I've been trying to import this data to a local graph using my freshly downloaded Neo4j Desktop. Using the ETL Tool with Online Direct Import and Standard batch sizes it is running now for 24 hours (!!) and completed 390.000 rows.
I tried loading the 4.9 mil relationship rows with a LOAD CSV with CALL IN TRANSACTIONS and it is also running WAY to slow. I tried different IN TRANSACTION OF xy ROWS to no effect.

Heres' the LOAD CSVcode:

:auto LOAD CSV WITH HEADERS FROM 'file:///comp_prod.CSV' AS line
CALL {
with line
MATCH (p:Products {id: toInteger(line.productid)})
MATCH (c:Companies {id: toInteger(line.companyid)})
MERGE (f)-[:has{
seller: toInteger(line.seller),
bulk_seller: toInteger(line.bulk_seller),
producer: toInteger(line.producer),
}]->(b)
} in transactions

Is there a recommendations for batch size? My machine is a moderate powerful i7-7700 with 32 GB of RAM.
Should larger Imports only be made with the graph not started? What am I doing wrong here?

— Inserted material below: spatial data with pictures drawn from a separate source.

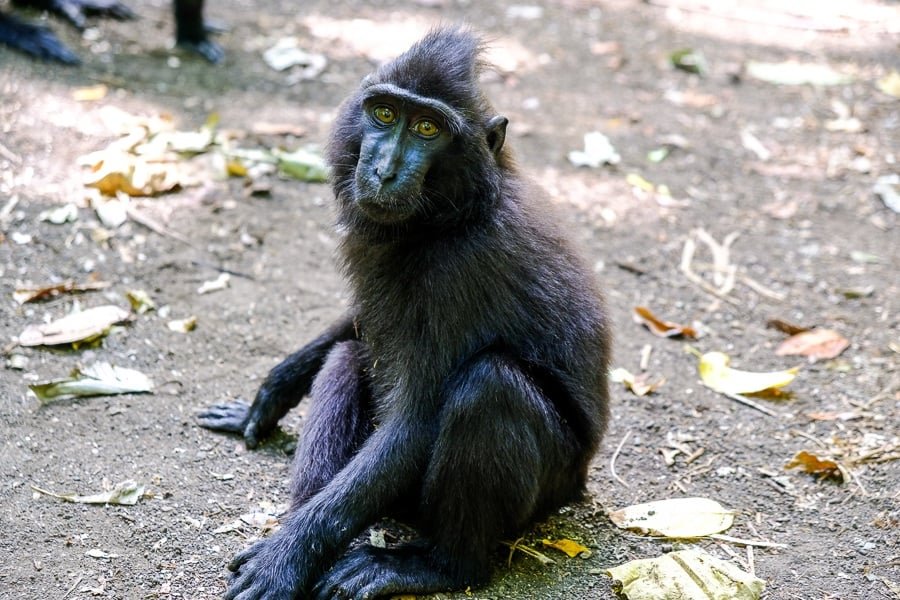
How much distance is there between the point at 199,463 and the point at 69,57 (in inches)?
203

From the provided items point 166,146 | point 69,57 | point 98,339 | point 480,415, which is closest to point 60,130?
point 166,146

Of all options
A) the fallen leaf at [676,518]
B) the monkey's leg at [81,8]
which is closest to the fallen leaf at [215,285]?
the fallen leaf at [676,518]

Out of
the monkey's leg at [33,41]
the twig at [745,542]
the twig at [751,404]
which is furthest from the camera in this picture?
the monkey's leg at [33,41]

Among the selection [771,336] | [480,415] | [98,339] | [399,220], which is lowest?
[98,339]

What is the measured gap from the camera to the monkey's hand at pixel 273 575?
13.3 ft

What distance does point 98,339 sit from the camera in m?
5.84

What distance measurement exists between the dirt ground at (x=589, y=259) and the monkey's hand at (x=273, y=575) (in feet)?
0.66

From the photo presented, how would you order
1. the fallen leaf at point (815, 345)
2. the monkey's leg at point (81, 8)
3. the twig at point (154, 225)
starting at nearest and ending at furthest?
the fallen leaf at point (815, 345) → the twig at point (154, 225) → the monkey's leg at point (81, 8)

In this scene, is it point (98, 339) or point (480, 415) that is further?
point (98, 339)

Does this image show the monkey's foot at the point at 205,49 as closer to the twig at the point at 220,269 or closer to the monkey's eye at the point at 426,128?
the twig at the point at 220,269

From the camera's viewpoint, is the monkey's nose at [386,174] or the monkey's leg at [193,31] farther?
the monkey's leg at [193,31]

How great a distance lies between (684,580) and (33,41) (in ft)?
24.1

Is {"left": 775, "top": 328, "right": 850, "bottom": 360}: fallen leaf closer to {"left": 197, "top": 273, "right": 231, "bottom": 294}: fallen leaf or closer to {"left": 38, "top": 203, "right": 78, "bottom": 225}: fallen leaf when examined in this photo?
{"left": 197, "top": 273, "right": 231, "bottom": 294}: fallen leaf

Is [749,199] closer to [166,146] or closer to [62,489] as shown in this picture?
[166,146]
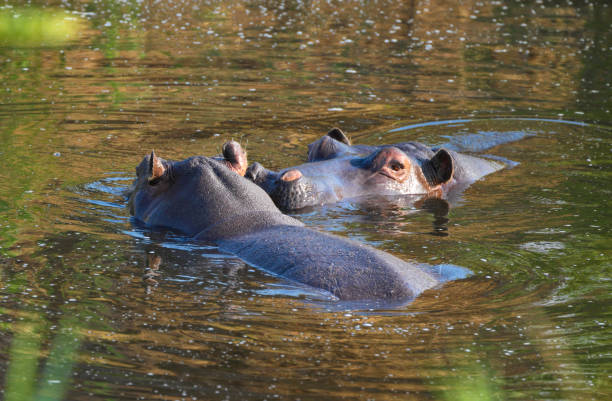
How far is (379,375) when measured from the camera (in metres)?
4.48

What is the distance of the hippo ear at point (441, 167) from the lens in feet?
29.3

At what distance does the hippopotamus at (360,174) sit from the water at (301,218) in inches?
8.6

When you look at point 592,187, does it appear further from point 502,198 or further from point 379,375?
point 379,375

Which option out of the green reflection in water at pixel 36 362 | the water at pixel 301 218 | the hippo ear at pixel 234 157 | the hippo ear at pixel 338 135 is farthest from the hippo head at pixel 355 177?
the green reflection in water at pixel 36 362

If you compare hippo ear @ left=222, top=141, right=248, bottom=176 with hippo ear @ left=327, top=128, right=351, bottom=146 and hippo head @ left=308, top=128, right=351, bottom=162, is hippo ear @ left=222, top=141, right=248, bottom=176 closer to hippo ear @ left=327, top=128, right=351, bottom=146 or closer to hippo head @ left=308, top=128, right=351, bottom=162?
hippo head @ left=308, top=128, right=351, bottom=162

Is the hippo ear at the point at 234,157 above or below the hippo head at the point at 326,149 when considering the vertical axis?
above

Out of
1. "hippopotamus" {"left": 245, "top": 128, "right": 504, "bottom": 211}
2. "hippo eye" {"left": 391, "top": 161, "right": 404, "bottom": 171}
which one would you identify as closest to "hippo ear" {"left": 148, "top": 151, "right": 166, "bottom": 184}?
"hippopotamus" {"left": 245, "top": 128, "right": 504, "bottom": 211}

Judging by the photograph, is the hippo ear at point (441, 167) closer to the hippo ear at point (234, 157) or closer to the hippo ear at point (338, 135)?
the hippo ear at point (338, 135)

Edit: Its 5.13 on Windows 10 Machine

Do you have indexes defined on the “id” fields? This should greatly help with this query, as each relationship you creates needs to find the product and company nodes. Without them, it will need to do a full node scan twice.

A batch size of 10,000 should be ok.

There is another option:

1 Like

Yes it would totaly make sense to put an index on companies.id and products.id to speed up relationship import. Totally forgot about that, my bad.

But what about the companies initial import from Database to nodes? Would it be faster if the database is not running at the time of import? Is CSV import via neo4j-admin the preferred method for larger amounts of data?